April 27, 2012 by Markus Mueller

M. Mueller, ICTP

This lesson was devoted to the study of the distribution of functions of n random variables xi, i=1,...,n. A crucial concept is that of an estimate or estimator. An estimator is a random variable, function of the xi, whose expectation value gives an approximation to a parameter, usually unknown, that characterizes the statistical system.

The average A of the random variables xi is an estimate for the expectation value of each of the xi if they are equally distributed. It was shown that N times the expectation value of A is equal to the sum of the expectation values of the xi. This result does not depend on whether the variables are correlated or not, that is, the first moment tells us nothing about correlation of random variables.

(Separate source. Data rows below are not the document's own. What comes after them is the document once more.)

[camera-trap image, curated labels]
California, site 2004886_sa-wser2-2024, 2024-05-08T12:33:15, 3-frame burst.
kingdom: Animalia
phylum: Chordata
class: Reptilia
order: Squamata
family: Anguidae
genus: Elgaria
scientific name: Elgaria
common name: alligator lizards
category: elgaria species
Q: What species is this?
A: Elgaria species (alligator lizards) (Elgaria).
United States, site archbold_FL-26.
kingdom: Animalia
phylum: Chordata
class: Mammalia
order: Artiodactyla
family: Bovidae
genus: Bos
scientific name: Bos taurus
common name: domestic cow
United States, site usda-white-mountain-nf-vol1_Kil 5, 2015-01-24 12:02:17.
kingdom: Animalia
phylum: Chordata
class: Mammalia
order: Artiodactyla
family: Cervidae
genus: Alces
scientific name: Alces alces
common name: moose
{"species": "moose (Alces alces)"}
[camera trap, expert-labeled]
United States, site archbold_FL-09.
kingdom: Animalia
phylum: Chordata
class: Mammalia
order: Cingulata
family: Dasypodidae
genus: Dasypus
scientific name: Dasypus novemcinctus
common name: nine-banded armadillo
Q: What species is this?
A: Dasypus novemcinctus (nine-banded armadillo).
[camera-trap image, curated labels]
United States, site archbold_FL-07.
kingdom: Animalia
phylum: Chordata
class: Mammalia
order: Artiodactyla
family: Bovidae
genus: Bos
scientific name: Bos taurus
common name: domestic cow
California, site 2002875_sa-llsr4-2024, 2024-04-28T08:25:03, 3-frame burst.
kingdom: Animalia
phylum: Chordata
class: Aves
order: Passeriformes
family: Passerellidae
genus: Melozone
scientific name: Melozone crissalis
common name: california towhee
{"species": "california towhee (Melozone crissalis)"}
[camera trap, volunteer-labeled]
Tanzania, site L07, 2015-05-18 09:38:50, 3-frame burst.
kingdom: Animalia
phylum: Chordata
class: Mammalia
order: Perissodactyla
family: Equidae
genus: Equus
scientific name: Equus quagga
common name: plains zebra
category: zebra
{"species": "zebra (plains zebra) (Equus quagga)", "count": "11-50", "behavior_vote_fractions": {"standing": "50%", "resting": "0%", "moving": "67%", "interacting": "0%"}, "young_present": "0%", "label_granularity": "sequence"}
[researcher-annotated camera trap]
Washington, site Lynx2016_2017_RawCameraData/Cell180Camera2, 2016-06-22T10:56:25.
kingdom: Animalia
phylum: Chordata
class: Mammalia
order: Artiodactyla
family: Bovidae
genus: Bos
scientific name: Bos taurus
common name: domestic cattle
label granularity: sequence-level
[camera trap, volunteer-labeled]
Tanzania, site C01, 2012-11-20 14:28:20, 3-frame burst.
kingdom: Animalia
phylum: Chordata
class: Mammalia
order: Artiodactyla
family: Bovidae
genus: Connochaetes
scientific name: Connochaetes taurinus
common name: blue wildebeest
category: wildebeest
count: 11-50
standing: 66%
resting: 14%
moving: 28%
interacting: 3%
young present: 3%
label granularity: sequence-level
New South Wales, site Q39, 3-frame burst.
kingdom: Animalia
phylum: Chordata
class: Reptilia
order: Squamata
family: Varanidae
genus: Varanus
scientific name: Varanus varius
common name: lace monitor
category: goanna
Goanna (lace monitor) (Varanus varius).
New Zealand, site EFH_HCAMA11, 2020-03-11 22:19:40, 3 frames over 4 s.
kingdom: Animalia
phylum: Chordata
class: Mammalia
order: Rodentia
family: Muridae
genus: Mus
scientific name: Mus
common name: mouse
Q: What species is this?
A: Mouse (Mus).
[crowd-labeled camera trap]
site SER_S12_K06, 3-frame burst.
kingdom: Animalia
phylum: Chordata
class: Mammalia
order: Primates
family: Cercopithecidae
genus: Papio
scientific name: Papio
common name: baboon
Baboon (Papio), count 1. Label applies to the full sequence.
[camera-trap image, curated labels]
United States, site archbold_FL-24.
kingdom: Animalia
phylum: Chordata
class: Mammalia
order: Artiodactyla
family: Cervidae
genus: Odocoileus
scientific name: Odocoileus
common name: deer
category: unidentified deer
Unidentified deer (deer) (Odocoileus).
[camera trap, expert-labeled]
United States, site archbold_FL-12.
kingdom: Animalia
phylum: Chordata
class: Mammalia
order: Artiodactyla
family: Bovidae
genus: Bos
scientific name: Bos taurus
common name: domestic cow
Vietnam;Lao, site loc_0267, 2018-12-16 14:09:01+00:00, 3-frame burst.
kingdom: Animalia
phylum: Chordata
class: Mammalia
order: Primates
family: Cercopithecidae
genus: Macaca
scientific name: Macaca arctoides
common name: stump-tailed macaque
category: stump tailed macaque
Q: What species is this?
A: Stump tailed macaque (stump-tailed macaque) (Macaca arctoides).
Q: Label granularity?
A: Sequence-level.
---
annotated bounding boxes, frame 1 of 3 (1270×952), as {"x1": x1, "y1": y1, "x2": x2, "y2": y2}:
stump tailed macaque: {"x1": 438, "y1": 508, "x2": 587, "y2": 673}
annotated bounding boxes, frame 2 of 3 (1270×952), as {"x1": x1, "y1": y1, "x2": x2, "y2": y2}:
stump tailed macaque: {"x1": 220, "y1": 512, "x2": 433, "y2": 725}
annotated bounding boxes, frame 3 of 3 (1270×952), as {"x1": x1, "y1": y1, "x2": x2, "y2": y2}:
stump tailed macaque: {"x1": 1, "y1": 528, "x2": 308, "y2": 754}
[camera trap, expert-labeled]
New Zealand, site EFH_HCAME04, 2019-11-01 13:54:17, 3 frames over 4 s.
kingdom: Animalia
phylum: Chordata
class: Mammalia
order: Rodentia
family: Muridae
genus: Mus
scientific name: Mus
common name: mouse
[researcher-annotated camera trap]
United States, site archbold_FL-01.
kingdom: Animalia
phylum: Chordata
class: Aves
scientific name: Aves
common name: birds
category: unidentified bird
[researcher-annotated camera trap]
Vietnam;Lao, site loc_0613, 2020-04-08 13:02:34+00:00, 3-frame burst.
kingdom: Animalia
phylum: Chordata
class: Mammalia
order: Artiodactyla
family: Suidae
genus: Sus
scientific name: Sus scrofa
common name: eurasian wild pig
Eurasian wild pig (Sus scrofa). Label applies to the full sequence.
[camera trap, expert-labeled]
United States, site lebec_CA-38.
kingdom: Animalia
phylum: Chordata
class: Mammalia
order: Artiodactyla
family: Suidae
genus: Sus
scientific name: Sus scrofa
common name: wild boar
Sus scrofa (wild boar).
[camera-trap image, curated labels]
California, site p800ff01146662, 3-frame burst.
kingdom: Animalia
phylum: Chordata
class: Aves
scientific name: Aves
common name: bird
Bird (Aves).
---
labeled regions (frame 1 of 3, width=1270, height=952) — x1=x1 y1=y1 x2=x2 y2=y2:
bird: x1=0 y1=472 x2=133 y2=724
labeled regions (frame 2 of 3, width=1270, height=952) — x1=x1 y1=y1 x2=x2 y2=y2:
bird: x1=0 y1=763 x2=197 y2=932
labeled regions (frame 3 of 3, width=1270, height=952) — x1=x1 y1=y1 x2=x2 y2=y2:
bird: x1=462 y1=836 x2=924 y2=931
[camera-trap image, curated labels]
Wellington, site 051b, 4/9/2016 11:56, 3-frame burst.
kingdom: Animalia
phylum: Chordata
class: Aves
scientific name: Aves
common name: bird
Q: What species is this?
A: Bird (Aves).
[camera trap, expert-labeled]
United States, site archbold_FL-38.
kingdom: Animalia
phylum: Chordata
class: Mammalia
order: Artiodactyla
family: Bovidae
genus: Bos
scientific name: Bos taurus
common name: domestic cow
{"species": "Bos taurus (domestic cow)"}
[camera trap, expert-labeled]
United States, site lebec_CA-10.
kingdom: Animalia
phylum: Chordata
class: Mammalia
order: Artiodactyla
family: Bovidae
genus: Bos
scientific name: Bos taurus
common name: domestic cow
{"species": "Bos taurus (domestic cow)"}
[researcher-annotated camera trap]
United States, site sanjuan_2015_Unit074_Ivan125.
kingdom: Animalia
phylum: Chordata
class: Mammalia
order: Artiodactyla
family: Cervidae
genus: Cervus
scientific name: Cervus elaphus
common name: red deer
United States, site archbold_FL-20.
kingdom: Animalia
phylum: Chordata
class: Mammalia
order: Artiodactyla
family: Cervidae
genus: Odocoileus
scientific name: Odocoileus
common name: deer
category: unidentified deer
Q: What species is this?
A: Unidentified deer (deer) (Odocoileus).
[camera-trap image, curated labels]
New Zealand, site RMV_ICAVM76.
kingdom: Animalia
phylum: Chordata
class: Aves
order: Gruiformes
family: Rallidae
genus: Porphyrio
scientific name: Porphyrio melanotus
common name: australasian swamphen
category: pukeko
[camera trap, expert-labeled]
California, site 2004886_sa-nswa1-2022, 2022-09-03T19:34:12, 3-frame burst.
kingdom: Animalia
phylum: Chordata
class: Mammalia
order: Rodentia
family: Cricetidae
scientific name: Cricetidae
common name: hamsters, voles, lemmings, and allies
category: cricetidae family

For independent variables, the variance V of the sum S of the xi, S = n*A, is equal to the sum of the variances. If the xi are equally distributed with variance v then V = nv. The variance of A is equal to v/n in this case. This implies that as n -> ?, the variance, and therefore the standard deviation, of A tends to zero.

If one doesn't know the distribution of the xi, still assumed equally distributed and independent, then an estimate for the variance is required. That is, another random variable whose expectation value yields the variance of the distribution. One such random variable was devised that doesn't coincide with the naive guess.

The Law of Large Numbers was introduced.